Auguste Choisy, Histoire de l'Architecture, Paris, 1899. We are indebted to Reyner Banham, in his Theory and Design in the First Machine Age, New York, 1960, for insisting upon the general significance of Choisy in modern architectural theory. A related theme has been treated by Robert Stern in his article on George Howe's academic background, "P.S.F.S.: Beaux-Arts Theory and Rational Expressionism," to be published in the Journal of the Society of Architectural Historians in 1962, along with William Jordy's discussion of the same building as a monument of the International Style.

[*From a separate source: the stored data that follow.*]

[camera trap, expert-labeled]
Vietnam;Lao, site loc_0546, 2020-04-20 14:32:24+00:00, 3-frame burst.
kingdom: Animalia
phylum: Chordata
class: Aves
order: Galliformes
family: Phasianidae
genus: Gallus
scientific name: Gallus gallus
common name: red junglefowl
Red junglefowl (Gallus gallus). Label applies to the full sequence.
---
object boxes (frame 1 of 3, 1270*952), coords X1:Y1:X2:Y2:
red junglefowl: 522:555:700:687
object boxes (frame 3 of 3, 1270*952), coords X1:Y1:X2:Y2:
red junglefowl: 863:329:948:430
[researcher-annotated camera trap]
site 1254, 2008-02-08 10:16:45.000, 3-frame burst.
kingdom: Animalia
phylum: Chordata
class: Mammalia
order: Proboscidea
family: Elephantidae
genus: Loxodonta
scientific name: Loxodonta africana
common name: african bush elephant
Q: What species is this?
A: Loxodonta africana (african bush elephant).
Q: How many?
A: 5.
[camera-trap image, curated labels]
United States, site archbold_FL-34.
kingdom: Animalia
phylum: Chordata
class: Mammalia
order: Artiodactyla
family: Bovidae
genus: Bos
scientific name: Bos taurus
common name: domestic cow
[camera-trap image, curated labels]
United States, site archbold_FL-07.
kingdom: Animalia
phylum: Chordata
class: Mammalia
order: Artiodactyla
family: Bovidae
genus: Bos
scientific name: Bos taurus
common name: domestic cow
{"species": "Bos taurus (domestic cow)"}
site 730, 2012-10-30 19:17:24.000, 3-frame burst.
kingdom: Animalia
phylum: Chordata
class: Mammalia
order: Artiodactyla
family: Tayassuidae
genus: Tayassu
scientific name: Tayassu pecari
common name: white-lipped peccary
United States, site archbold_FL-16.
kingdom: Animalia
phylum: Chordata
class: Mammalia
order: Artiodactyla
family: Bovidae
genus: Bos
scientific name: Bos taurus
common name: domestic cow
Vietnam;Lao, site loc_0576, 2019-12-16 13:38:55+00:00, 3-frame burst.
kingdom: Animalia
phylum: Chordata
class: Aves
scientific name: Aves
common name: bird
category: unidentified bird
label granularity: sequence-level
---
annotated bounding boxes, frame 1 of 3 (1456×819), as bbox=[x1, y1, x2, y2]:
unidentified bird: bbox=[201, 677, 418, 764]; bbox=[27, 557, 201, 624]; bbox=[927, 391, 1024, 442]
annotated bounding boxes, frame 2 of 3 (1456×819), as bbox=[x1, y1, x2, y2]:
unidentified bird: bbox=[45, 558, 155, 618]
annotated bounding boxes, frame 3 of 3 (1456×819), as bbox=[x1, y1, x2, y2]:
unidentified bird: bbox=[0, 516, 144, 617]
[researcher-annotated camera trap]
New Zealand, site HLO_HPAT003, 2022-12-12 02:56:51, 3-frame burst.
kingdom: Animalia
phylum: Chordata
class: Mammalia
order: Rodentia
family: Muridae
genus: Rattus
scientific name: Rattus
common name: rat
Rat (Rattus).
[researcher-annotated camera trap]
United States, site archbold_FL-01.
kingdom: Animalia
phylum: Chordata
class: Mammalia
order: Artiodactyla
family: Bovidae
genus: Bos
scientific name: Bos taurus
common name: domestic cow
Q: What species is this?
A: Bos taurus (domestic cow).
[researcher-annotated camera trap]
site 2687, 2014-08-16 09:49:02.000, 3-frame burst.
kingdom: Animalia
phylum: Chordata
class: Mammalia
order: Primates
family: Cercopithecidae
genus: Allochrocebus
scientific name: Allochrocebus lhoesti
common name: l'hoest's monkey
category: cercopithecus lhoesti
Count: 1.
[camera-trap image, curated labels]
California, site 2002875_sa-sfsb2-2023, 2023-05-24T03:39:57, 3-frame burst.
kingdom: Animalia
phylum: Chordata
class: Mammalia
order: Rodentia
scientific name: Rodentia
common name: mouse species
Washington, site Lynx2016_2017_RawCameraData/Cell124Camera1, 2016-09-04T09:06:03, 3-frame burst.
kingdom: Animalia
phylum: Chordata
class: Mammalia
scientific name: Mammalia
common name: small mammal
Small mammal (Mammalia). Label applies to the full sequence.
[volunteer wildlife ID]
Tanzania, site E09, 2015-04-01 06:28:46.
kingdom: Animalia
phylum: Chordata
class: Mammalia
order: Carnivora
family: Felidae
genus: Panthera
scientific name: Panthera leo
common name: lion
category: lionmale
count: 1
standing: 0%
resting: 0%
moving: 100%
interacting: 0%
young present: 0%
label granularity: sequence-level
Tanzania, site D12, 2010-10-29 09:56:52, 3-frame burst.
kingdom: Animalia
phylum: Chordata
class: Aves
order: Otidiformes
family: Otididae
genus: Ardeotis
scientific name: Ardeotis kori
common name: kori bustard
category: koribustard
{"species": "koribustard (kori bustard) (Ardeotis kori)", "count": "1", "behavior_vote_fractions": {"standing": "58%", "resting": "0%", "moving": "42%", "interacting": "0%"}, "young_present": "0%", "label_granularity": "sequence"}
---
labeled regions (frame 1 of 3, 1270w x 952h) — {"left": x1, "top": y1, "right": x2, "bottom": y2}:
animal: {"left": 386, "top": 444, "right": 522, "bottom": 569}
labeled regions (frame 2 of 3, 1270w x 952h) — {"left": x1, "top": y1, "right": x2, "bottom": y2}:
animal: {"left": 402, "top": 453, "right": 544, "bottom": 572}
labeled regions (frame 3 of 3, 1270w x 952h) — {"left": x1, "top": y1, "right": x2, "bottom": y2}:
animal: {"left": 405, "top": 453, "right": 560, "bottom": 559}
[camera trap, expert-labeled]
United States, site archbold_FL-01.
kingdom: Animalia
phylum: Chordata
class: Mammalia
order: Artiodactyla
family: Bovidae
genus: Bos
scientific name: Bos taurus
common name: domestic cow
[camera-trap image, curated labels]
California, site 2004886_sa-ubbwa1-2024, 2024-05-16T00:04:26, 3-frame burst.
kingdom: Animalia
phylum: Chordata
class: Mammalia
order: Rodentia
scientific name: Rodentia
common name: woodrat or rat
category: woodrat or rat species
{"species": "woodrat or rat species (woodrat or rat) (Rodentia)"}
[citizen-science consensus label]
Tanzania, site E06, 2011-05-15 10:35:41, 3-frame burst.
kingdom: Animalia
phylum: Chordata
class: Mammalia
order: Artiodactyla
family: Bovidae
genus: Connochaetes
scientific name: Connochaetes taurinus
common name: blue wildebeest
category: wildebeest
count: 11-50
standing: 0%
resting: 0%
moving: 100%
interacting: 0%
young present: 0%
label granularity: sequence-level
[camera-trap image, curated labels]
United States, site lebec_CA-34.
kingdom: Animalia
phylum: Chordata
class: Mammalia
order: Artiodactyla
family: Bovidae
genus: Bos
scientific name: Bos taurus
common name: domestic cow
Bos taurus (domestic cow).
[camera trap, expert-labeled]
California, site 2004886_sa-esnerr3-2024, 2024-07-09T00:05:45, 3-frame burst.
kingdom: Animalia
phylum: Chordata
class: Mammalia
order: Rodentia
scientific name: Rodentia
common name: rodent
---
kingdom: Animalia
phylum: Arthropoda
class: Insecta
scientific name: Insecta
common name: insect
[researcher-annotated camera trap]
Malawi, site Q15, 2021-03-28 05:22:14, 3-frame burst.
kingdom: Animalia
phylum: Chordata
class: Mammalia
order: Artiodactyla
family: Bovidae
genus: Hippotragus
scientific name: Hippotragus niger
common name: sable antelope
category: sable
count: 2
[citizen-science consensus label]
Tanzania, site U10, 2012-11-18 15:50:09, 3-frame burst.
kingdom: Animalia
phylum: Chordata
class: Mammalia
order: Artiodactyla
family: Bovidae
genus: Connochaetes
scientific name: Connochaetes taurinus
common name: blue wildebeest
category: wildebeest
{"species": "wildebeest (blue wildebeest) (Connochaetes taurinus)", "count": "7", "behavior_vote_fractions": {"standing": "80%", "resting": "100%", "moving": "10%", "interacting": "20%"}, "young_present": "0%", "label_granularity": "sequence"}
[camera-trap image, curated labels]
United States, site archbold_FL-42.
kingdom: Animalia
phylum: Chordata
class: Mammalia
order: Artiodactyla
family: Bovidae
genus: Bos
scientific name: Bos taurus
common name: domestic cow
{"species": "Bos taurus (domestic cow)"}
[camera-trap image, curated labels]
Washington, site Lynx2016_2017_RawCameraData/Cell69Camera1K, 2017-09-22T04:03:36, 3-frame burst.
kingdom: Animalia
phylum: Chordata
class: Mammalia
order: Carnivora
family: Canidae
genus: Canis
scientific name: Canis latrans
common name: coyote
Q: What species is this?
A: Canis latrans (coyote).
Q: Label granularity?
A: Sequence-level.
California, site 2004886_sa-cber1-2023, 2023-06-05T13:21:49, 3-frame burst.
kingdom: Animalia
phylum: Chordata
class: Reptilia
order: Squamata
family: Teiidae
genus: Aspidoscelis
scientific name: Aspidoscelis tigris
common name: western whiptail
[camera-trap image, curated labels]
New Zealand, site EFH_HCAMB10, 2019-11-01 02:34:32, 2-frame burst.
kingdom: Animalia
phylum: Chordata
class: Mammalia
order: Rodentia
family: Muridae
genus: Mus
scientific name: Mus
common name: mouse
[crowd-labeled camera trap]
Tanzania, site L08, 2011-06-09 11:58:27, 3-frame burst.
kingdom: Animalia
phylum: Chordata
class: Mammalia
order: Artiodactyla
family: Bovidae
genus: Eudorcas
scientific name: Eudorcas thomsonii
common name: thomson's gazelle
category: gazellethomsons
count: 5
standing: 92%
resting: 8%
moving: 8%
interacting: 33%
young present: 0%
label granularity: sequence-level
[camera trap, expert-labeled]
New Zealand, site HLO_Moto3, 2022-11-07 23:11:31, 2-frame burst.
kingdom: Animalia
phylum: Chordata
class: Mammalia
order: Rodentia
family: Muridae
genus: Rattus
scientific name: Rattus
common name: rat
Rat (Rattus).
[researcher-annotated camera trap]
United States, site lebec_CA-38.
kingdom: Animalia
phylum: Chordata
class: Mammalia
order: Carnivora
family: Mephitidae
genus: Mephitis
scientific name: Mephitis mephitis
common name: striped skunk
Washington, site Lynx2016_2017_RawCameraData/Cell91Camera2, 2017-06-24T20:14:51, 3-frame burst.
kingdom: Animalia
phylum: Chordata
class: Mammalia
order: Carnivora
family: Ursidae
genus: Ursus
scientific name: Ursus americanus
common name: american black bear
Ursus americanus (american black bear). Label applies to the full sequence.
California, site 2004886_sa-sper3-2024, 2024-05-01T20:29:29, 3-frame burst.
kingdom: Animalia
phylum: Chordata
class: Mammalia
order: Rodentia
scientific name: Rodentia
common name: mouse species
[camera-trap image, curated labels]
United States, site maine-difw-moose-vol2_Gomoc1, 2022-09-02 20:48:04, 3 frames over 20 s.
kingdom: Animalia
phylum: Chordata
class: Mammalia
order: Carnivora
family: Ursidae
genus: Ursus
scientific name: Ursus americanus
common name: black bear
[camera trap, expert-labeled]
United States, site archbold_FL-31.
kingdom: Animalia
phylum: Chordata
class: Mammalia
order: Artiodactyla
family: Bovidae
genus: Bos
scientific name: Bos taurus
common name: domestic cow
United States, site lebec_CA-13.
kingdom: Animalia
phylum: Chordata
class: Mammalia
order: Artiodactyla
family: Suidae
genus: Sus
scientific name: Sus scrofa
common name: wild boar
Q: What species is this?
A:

The last paragraph of "P.S.F.S.: Beaux-Arts Theory and Rational Expressionism" reads:
Louis I. Kahn, in many ways a spiritual successor to George Howe, seems to understand, better than any architect alive today, the Beaux-Arts theories of architecture. These he learned from Paul Cret [It was Esther Israeli Kahn who surprisingly told us in 1975 that our architecture school was actually within a 1920s office building designed by Paul Cret.] and from his years of association with Howe. In his actual building Kahn has not always been able to find suitable expressions for his theoretical convictions, and his growth has been slow. But it seems fitting that today it is Kahn who speaks for an architecture of 'meaningful form' and 'meaningful spaces', an architecture which seeks to use what Howe called 'imaginative gifts', for what he also called a 'penetration of the meaning of things.' Furness, Cret, Howe, and Kahn perhaps constitute a Philadelphia School, one based upon principles other than those of simple parochialism or regionalism. In their architecture of imagination and intellect PSFS will always hold a central and honorable place.55
55. Jan C. Rowan's application of the term 'Philadelphia School' to the architects currently practicing and studying in that city seems to me a bit premature. See Progressive Architecture XLII (April 1961).
Apparently, what happened between 1962 and early 1965 is that Venturi and Giurgola, specifically, accumulated a body of both theory and design work which Stern featured prominently within Perspecta 9/10.